Operating income declined in 2009 compared to 2008 due in large part to non-cash goodwill and
intangible asset impairment charges of approximately $2.7 billion during 2009. Operating income was
also negatively affected by charges related to restructuring, asset impairment and divestiture activity of
approximately $251 million and charges related to legacy legal matters of approximately $125 million.
To a lesser degree, operating income was negatively impacted by reduced volumes due to the economic
downturn. Operating income benefited from a number of key cost containment actions taken in 2009
and 2008, as well as restructuring actions taken in prior periods. We continue to be aggressive in
identifying cost saving opportunities and restructuring activities that should benefit the Company when
the economy improves. During 2010, we expect to incur an additional $100 million to $150 million of
charges related to restructuring activity.
As of September 25, 2009, the Company’s cash balance was $2.4 billion, as compared to
$1.5 billion as of September 26, 2008. The increase from 2008 to 2009 was primarily due to cash flow
from operating activities and proceeds received from the issuance of long-term debt. In 2010, we expect
to continue to use our cash to fund internal growth opportunities, improve productivity across all of
our businesses, make acquisitions that strategically fit within our ADT Worldwide, Fire Protection
Services and Flow Control businesses and return capital to shareholders. In 2010, we expect to continue
our portfolio refinement efforts by exiting areas that have not provided, and are not expected to
provide, an adequate return on investment. Finally, in 2010, we will continue to focus on growing
revenue in key emerging markets and, as noted above, taking advantage of restructuring opportunities
that are expected to provide significant future cost savings.

# Written problem A:
From the passage on operating income and cash, echo the words starting at "To a lesser" and ending at "to restructuring activity.", keeping every word and mark the same.

# Data for processing:
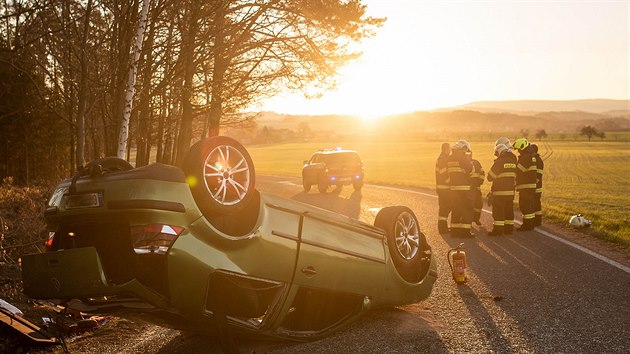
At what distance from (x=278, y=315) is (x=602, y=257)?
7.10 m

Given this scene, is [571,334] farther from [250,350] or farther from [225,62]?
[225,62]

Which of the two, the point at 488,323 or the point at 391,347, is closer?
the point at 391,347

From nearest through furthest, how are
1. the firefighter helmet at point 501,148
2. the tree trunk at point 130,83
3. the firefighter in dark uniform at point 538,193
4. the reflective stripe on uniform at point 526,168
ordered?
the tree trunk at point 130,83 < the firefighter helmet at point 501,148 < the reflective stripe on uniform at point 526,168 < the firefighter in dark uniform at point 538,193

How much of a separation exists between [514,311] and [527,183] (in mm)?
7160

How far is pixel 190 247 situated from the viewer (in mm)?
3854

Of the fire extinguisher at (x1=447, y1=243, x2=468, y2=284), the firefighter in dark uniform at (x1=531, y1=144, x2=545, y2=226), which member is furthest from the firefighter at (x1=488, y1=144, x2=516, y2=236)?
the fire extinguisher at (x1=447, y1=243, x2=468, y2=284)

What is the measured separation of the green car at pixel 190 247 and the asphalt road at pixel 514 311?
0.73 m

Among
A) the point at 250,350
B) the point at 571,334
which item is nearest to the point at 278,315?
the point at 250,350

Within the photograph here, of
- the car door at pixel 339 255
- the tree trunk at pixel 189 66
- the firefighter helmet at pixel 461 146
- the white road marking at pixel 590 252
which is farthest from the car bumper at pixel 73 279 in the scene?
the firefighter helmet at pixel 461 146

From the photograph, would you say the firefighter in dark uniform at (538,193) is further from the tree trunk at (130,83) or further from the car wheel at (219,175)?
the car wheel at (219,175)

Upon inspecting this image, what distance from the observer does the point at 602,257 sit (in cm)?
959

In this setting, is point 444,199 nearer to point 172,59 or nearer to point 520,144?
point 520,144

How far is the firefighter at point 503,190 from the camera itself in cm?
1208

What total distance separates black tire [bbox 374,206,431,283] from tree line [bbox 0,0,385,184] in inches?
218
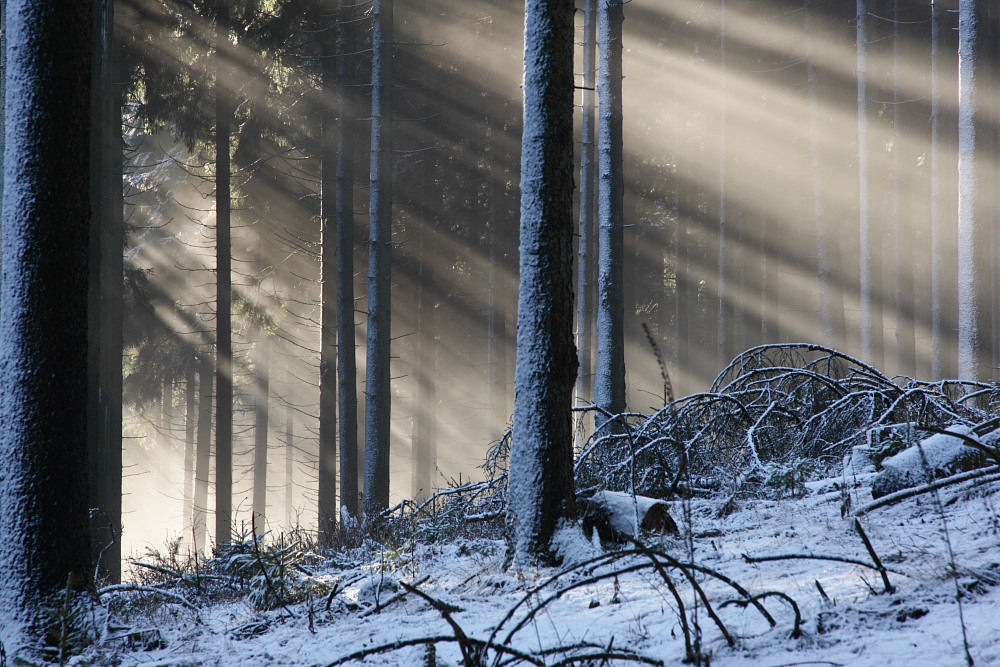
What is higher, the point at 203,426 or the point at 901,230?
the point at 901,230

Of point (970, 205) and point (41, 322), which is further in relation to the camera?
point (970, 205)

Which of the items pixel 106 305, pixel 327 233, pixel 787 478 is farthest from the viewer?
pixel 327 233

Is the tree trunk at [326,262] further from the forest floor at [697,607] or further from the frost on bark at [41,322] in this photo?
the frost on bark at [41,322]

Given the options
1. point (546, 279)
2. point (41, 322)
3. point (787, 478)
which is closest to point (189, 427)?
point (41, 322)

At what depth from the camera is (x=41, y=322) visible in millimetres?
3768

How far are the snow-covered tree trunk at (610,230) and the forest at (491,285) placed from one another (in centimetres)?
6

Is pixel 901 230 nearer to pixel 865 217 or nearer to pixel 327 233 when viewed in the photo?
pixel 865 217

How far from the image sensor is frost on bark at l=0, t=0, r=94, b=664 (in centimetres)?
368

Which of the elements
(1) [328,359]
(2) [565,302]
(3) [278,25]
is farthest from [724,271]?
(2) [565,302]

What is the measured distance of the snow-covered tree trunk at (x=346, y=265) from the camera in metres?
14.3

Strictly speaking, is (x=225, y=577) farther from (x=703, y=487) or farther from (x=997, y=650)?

# Written problem B:
Duplicate the entries starting at the line that contains "How far from" and ending at the last line of the entries, both ends included, with nothing changed.

# Written reply A:
To a lesser degree, operating income was negatively impacted by reduced volumes due to the economic
downturn. Operating income benefited from a number of key cost containment actions taken in 2009
and 2008, as well as restructuring actions taken in prior periods. We continue to be aggressive in
identifying cost saving opportunities and restructuring activities that should benefit the Company when
the economy improves. During 2010, we expect to incur an additional $100 million to $150 million of
charges related to restructuring activity.

# Written reply B:
How far from the image sensor is frost on bark at l=0, t=0, r=94, b=664 (in centimetres)?
368

Which of the elements
(1) [328,359]
(2) [565,302]
(3) [278,25]
is farthest from [724,271]?
(2) [565,302]

What is the measured distance of the snow-covered tree trunk at (x=346, y=265) from the camera in metres?
14.3

Strictly speaking, is (x=225, y=577) farther from (x=703, y=487) or farther from (x=997, y=650)?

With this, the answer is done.